Instructions to follow = Write out every line of the items below verbatim, omitting the pictures.

Data shown =
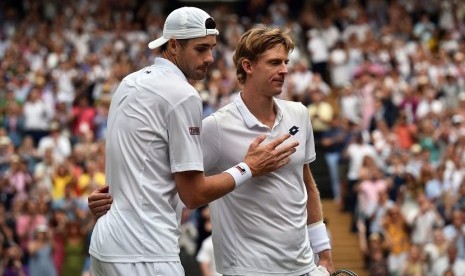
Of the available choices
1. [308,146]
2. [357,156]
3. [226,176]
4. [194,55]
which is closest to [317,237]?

Result below =
Of the available choices
1. [308,146]
2. [357,156]
3. [226,176]
4. [194,55]
which is closest to [317,237]?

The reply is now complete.